Records from a dataset
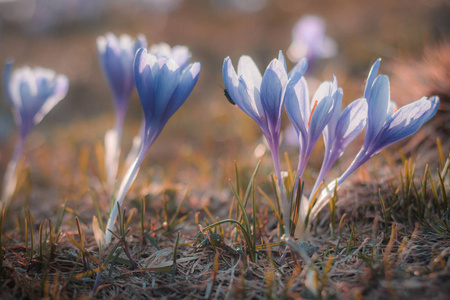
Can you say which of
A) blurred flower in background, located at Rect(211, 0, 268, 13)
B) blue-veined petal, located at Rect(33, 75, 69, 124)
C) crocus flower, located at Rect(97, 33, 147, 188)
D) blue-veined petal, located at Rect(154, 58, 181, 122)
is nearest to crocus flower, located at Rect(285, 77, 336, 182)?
blue-veined petal, located at Rect(154, 58, 181, 122)

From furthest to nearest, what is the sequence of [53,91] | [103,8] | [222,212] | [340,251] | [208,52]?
[103,8], [208,52], [53,91], [222,212], [340,251]

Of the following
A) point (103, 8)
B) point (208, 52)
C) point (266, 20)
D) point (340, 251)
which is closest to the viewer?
point (340, 251)

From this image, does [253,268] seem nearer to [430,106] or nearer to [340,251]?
[340,251]

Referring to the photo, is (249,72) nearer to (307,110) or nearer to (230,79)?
(230,79)

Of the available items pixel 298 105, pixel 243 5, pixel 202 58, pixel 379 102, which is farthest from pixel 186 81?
pixel 243 5

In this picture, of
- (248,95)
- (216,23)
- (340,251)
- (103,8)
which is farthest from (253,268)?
(103,8)

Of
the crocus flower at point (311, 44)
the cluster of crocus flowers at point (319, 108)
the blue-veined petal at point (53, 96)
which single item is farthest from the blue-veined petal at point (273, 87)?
the crocus flower at point (311, 44)

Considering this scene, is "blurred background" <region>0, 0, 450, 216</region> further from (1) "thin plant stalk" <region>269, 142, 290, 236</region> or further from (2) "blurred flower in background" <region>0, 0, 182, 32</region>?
(1) "thin plant stalk" <region>269, 142, 290, 236</region>

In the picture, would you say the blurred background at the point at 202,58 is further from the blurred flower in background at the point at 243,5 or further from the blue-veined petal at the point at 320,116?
the blue-veined petal at the point at 320,116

Written task
Please quote exactly the lines from the one containing "From furthest to" through the last line of the records above, both included, and nothing else.

Solution to the problem
From furthest to nearest, what is the sequence of [53,91] | [103,8] | [222,212] | [340,251] | [208,52]?
[103,8], [208,52], [53,91], [222,212], [340,251]

Of the following
A) point (103, 8)
B) point (208, 52)
C) point (266, 20)
D) point (340, 251)
which is closest to the viewer?
point (340, 251)

From this image, does [253,268] seem nearer to [430,106] or nearer to [340,251]?
[340,251]

Referring to the photo, is (249,72) nearer to (307,110) or nearer to (230,79)?
(230,79)

Of the available items pixel 298 105, pixel 243 5, pixel 202 58, pixel 379 102, which is farthest from pixel 186 81?
pixel 243 5

In this picture, of
- (248,95)
- (216,23)
- (340,251)
- (103,8)
which is farthest from (253,268)?
(103,8)

Of
the crocus flower at point (311, 44)
the cluster of crocus flowers at point (319, 108)
the blue-veined petal at point (53, 96)
which single item is farthest from the blue-veined petal at point (273, 87)?
the crocus flower at point (311, 44)

Considering this scene, is "blurred background" <region>0, 0, 450, 216</region> further from (1) "thin plant stalk" <region>269, 142, 290, 236</region> or further from (2) "blurred flower in background" <region>0, 0, 182, 32</region>?
(1) "thin plant stalk" <region>269, 142, 290, 236</region>

In the picture, would you say the blurred background at the point at 202,58 is further from the blurred flower in background at the point at 243,5 or further from the blue-veined petal at the point at 320,116?
the blue-veined petal at the point at 320,116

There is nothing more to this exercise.